Hello there,
I am running a RAID 5 consisting of 4 Seagate 4TB NAS Drives ST4000VN000
for 4 years now. The raid device is "scrubbed" every month using the
"check" function. There was never a problem. The filesystem is a
journaled ext4.
Last week I added another external backup drive, and after a reboot, I
was missing disk 4 (sdd) of the RAID. It was physically turned on, no
error in the logs, but md0 was degraded. SMART data are fine. I added it
back manually, and since I use a bitmap, it was accepted immediately. I
run a "check" or scrub afterwards which went fine.
Anyway, after some heavy copy actions on the raid, I moved about 1/3 of
the data to the new backup drive, since I do not need it on the RAID.
After another reboot, the mount process failed, reported the fsck was
not clean. I started a fsck, but this one was reporting massive inode
errors ... so I stopped it, to run another "check" on the RAID, which
gave me a mismatch_cnt 9560824, which seems to be quite high.
Right now I can mount the filesystem read-only, but two important
directories, which I didn't touch for almost 2 years are gone.
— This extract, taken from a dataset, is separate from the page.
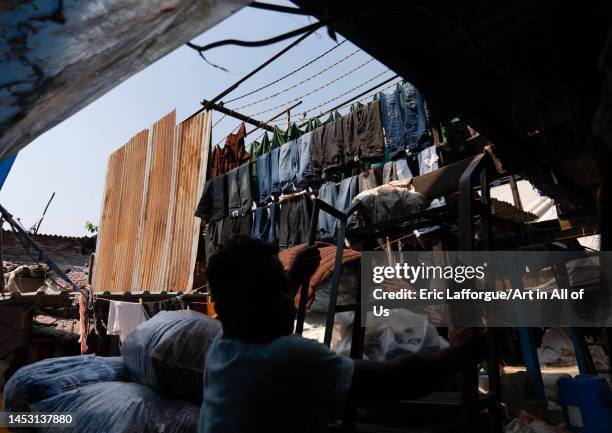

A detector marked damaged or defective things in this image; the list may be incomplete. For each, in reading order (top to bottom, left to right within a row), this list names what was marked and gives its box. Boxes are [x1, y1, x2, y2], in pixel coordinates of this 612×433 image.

I can not
explain what went wrong.
I read and understood
https://raid.wiki.kernel.org/index.php/Scrubbing_the_drives
"With a raid-5 array the only thing that can be done when there is an
error is to correct the parity. This is also the most likely error - the
scenario where the data has been flushed and the parity not updated is
the expected cause of problems like this."
Is there any way to detect which drive has a problem? Of course I
suspect drive 4. How reliable is the repair function of mdadm? I want to
make sure, the RAID integrity is OK before I try to recover data from
the filesystem, which is probably quite a big next step. Otherwise I may
consider to try a repair with one drive 1-3 assembled in the RAID.
Many many thanks for any hints in understanding the situation.